La génération des quarantenaires, pourtant nourrie de féminisme, avait-elle perdu cette consciente nécessité de lutter contre les inégalités hommes-femmes ?

Christine Delphy, dans « le patriarcat, le féminisme et leurs intellectuelles », montre que c’est très dur de rester en colère tout le temps. En même temps il y a eu de réelles avancées, donc on a baissé la garde en nous disant « ils ne nous ont pas exterminées, donc estimons-nous heureuses, exprimons notre gratitude et n’en demandons pas trop ». Cela s’appuie sur une croyance très forte dans notre culture que l’histoire avance de façon linéaire, que les choses vont en s’améliorant. Or pour combattre cette inertie, il faut que les femmes arrêtent de se comparer systématiquement aux autres femmes et par le bas. Au lieu de se comparer aux femmes d’avant ou aux femmes d’ailleurs, il est plus qu’urgent de se comparer aux hommes et de ne plus avoir peur de trop exiger en termes d’égalité.

Pouvons-nous en savoir plus sur…votre thèse, votre futur livre à venir en 2021 ?

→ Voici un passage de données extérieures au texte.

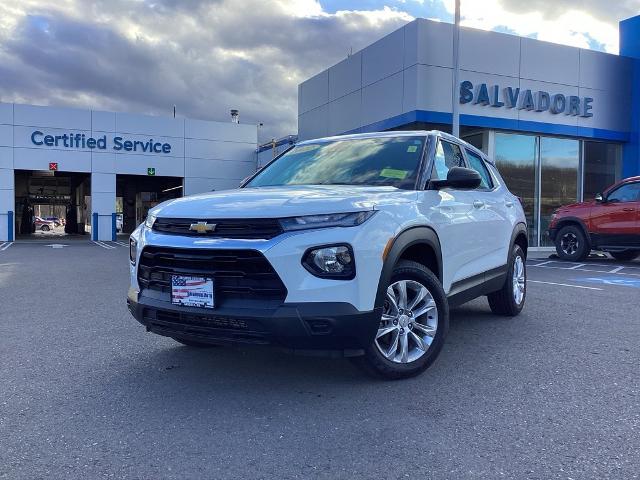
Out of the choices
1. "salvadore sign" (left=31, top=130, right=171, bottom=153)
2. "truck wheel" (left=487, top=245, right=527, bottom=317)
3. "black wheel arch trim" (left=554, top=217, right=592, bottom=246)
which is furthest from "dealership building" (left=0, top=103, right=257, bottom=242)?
"truck wheel" (left=487, top=245, right=527, bottom=317)

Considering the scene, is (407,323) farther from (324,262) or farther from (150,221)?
(150,221)

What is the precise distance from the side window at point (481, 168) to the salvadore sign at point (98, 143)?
2379 centimetres

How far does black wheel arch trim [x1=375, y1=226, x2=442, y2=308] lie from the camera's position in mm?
3428

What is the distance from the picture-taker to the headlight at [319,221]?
129 inches

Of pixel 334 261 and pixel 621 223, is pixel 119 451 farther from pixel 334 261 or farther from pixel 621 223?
pixel 621 223

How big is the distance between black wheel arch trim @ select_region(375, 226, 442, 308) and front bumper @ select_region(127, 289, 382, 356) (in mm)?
167

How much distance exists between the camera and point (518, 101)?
16.7 m

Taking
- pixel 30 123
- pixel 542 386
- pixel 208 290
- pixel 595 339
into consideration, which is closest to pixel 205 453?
pixel 208 290

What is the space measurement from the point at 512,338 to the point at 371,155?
2226 millimetres

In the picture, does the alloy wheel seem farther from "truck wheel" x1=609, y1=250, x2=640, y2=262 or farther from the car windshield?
"truck wheel" x1=609, y1=250, x2=640, y2=262

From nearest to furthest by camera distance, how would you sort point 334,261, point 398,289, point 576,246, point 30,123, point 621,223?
point 334,261
point 398,289
point 621,223
point 576,246
point 30,123

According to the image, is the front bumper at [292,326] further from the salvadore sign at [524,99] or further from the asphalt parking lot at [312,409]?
the salvadore sign at [524,99]

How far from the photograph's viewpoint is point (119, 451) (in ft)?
9.20

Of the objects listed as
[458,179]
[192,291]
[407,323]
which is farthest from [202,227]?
[458,179]
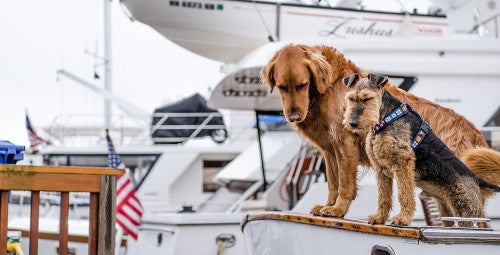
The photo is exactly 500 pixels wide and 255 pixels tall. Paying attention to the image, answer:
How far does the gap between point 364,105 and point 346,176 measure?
0.67 metres

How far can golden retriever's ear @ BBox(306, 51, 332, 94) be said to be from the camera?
433 centimetres

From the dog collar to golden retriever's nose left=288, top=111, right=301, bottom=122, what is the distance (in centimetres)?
42

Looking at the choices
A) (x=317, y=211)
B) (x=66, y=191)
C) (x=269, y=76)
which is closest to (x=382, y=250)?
(x=317, y=211)

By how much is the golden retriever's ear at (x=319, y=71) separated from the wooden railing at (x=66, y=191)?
5.22ft

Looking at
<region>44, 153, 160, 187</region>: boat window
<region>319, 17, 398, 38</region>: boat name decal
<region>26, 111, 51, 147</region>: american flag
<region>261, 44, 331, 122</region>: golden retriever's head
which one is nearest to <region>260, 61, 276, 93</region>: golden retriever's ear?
<region>261, 44, 331, 122</region>: golden retriever's head

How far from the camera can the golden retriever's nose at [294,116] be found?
4125mm

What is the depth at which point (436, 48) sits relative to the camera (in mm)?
8625

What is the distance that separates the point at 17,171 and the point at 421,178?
7.92 feet

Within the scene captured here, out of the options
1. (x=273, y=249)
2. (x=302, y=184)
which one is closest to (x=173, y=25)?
(x=302, y=184)

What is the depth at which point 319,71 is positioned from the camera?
4.36 m

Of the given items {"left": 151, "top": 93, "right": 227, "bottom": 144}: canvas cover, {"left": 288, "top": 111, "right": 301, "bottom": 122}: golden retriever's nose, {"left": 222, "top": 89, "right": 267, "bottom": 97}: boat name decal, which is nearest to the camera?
{"left": 288, "top": 111, "right": 301, "bottom": 122}: golden retriever's nose

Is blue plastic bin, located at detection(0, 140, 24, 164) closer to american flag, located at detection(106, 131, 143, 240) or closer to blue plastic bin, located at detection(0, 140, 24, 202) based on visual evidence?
blue plastic bin, located at detection(0, 140, 24, 202)

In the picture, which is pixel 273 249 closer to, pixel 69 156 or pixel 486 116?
pixel 486 116

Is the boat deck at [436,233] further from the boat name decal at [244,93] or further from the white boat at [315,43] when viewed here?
the boat name decal at [244,93]
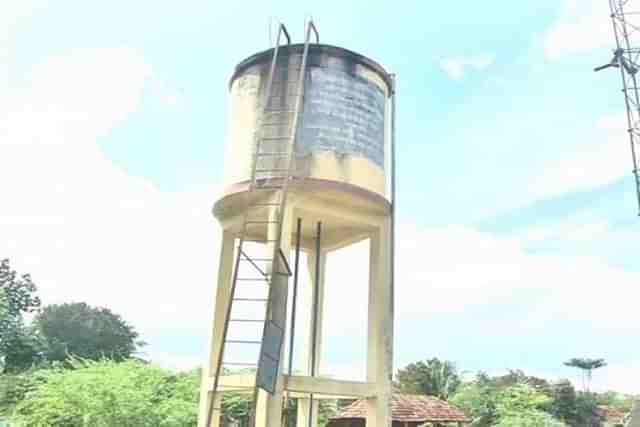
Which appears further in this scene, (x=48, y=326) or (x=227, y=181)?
(x=48, y=326)

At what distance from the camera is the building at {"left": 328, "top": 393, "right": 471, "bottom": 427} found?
26.1 metres

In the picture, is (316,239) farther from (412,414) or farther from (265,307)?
(412,414)

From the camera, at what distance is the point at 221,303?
1093cm

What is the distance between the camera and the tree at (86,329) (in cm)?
4256

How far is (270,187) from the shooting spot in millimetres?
10234

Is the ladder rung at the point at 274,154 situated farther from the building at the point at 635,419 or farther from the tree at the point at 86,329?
the tree at the point at 86,329

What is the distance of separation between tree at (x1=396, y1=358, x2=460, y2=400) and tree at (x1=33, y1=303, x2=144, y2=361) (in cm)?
1808

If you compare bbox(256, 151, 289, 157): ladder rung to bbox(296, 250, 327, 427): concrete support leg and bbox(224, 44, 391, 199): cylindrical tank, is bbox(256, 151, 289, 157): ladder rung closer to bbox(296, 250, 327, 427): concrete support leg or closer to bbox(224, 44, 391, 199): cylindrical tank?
bbox(224, 44, 391, 199): cylindrical tank

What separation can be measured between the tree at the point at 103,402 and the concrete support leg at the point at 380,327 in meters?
9.01

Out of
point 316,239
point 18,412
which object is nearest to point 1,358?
point 18,412

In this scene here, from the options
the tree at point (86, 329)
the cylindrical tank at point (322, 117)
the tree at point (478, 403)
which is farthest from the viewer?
the tree at point (86, 329)

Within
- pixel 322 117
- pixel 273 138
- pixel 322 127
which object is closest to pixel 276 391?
pixel 273 138

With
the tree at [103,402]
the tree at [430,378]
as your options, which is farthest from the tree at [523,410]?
the tree at [103,402]

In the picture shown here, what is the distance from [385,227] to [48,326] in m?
39.2
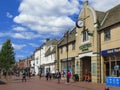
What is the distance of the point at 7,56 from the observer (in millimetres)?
56656

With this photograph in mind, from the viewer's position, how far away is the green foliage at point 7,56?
56250mm

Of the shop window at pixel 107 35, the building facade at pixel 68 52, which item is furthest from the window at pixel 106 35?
the building facade at pixel 68 52

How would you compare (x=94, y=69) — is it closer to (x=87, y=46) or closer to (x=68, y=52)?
(x=87, y=46)

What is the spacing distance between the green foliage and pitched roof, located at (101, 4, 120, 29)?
22.8 m

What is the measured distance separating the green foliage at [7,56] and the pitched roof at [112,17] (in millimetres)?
22835

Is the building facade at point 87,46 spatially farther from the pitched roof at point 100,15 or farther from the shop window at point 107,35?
the shop window at point 107,35

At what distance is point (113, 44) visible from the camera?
117ft

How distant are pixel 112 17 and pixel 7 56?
1005 inches

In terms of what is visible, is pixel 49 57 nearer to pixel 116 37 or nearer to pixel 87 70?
pixel 87 70

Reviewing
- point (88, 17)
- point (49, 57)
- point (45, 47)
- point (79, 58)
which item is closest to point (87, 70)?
point (79, 58)

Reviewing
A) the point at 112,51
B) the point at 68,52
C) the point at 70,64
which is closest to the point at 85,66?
the point at 70,64

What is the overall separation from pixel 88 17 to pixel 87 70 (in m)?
8.25

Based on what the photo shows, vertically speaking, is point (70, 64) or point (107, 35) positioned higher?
point (107, 35)

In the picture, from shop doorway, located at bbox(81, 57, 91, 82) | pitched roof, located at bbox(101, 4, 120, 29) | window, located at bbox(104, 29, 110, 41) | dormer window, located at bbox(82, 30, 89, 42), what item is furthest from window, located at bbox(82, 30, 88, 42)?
window, located at bbox(104, 29, 110, 41)
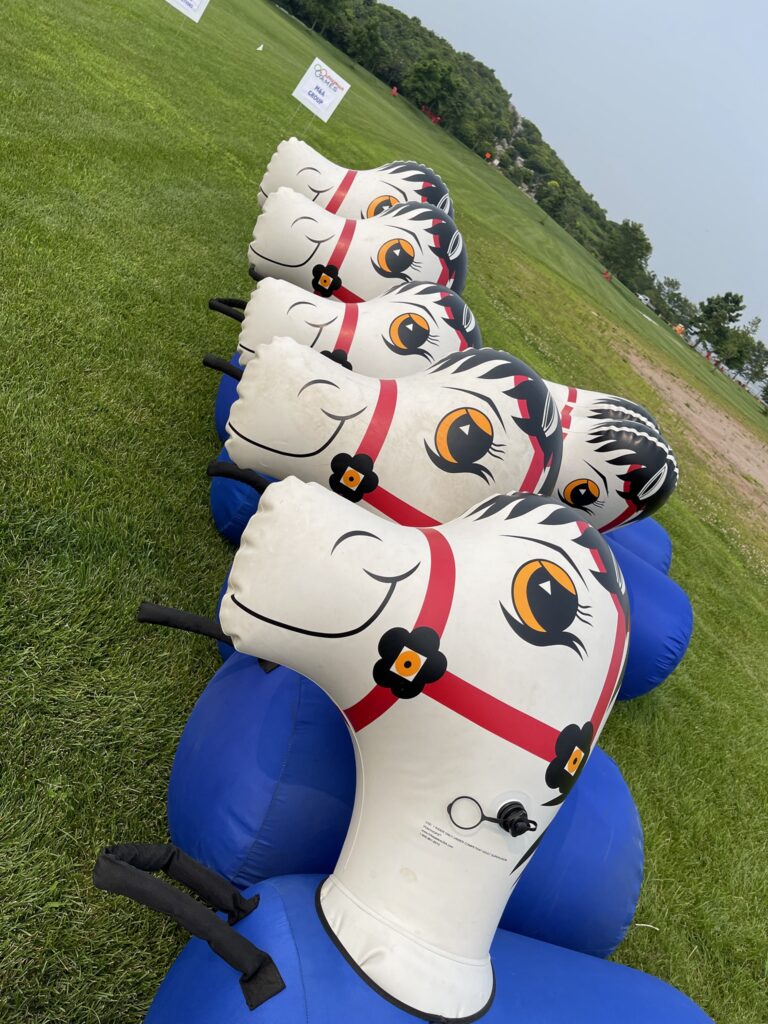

Mon bouquin reprendra les deux chapitres centraux de ma thèse sur le travail domestique et les violences familiales. Je souhaite montrer comment on a beaucoup en commun avec les femmes d’ailleurs. Il faut replacer l’exploitation domestique dans le continuum de la domination et des violences intrafamiliales. J’aspire pouvoir participer à la prise de conscience de la sororité transnationale : on se ressemble et on a des intérêts communs. L’échelle est patriarcale avant d’être nationale. La vraie révolution viendra lorsque sans écrabouiller les autres femmes, les autres cultures, on aura de vrais réseaux transnationaux. Je rêve d’une internationale féministe. Je suis écoféministe : la révolution qui peut sauver la planète c’est une révolution internationale des femmes.